==== TEXTE CITÉ

Favoriser l’énergie verte requiert un redoublement d’effort puisque l’Allemagne souhaite en même temps en finir avec le charbon d’ici 2038, et ainsi atteindre la neutralité carbone d’ici 2045. Pour cela, le gouvernement prévoyait initialement l’installation de nouvelles structures électriques, notamment des éoliennes, majoritairement situées au nord du pays pour ses conditions météorologiques. 

Des objectifs ambitieux 

Mais le coût de ces équipements et le temps exigé pour les travaux deviennent vite une contrainte. “Ces dernières années, nous avons été confrontés à une baisse des nouvelles installations. Mais avec la réforme de la loi sur l’action climatique et les proclamations de tous les partis, il semble plus probable que l’Allemagne puisse atteindre ces objectifs”, témoigne Andree Boehling. 

Ces décisions politiques visent à accélérer ces nouvelles installations en énergies renouvelables. Ce serait “le plus grand défi de l’Allemagne en termes de transition énergétique”, affirme le conseiller de Greenpeace Allemagne. Selon ce dernier, les experts sont catégoriques : la neutralité carbone serait possible d’ici 2045, “même si cela reste ambitieux en termes de changements nécessaires dans l’industrie, la mobilité, l’agriculture.” Des “changements radicaux” sont alors attendus, notamment dans les modes de consommation ainsi que dans les structures de coûts des biens. “La tarification du CO₂ doit être mieux expliquée et défendue contre les lobbyistes et les préoccupations du public”, raisonne l’expert.

========

CONSIGNE A:
Énumérez les secteurs dans lesquels, selon le texte sur la transition énergétique allemande, des changements sont nécessaires.
CONSIGNE B:
Indiquez si chacune des affirmations suivantes concorde avec le texte sur la transition énergétique allemande, en répondant par oui ou par non et en citant les mots décisifs du texte. (i) L'Allemagne entend sortir du charbon d'ici 2038. (ii) Les éoliennes prévues devaient se trouver majoritairement dans le sud du pays. (iii) Andree Boehling signale une hausse des nouvelles installations ces dernières années.
CONSIGNE C:
Poursuivez le texte sur la transition énergétique allemande à partir de sa dernière phrase.

==== LIGNES ENREGISTRÉES

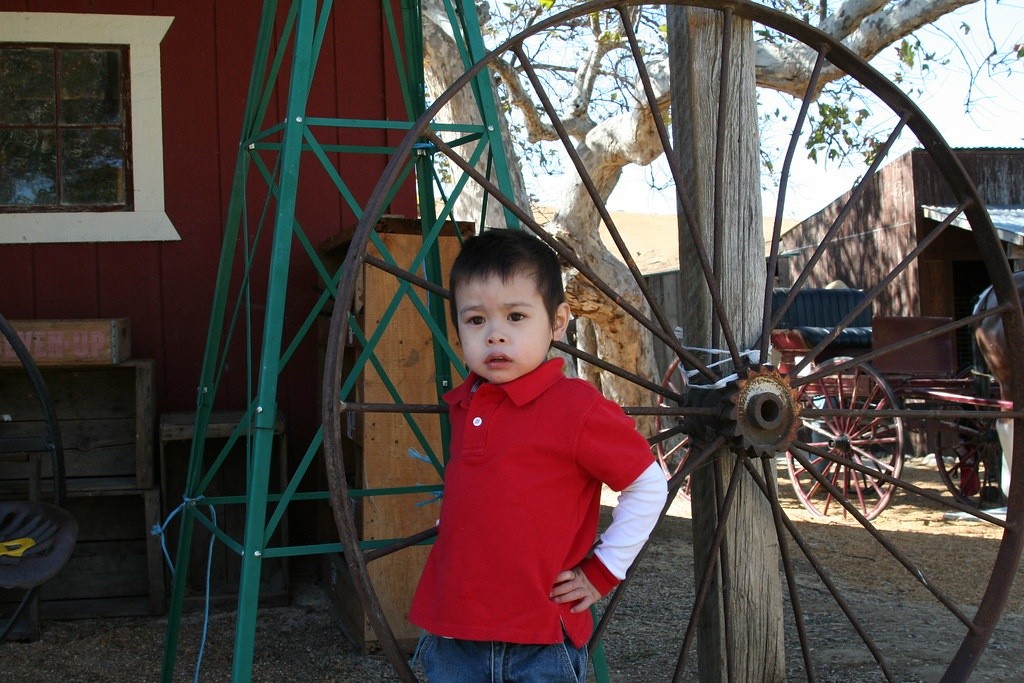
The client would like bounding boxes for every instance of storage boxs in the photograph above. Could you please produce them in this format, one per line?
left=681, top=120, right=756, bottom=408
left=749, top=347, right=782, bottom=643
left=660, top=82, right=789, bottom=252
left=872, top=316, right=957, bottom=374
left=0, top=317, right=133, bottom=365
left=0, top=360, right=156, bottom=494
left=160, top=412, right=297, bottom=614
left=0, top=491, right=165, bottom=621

========
==== LIGNES ENREGISTRÉES

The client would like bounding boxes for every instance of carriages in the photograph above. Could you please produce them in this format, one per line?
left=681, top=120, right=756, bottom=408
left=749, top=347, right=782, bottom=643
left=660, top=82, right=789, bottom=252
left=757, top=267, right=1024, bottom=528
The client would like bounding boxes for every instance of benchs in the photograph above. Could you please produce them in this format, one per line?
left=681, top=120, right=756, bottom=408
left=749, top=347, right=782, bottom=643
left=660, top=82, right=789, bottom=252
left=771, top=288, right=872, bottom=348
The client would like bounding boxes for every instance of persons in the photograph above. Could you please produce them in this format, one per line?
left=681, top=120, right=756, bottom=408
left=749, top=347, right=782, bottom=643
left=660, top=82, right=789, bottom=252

========

RÉPONSE RÉDIGÉE A:
- l'industrie
- la mobilité
- l'agriculture

RÉPONSE RÉDIGÉE B:
(i) Oui : « l’Allemagne souhaite en même temps en finir avec le charbon d’ici 2038 ».
(ii) Non : « majoritairement situées au nord du pays pour ses conditions météorologiques ».
(iii) Non : « Ces dernières années, nous avons été confrontés à une baisse des nouvelles installations. »

RÉPONSE RÉDIGÉE C:
L’économie avant tout

Au cours des seize dernières années, l’Allemagne a connu “la plus forte croissance économique des pays du G7 en termes de PIB par habitant”, rappelle Marie Krpata. 24% de son PIB provient de l’industrie. “Il faut mettre dans la balance la réalité économique et sociale d’une part et les ambitions environnementales d’autres part” selon la chercheuse. Et elle l’affirme, la chancelière a “surtout soutenu son économie avant le climat.” Un constat que partage Andree Boehling. “Son parti est resté le plus grand frein à une politique ambitieuse de protection du climat. Merkel elle-même admet que sa politique climatique n’était pas assez bonne”, soutient l’expert.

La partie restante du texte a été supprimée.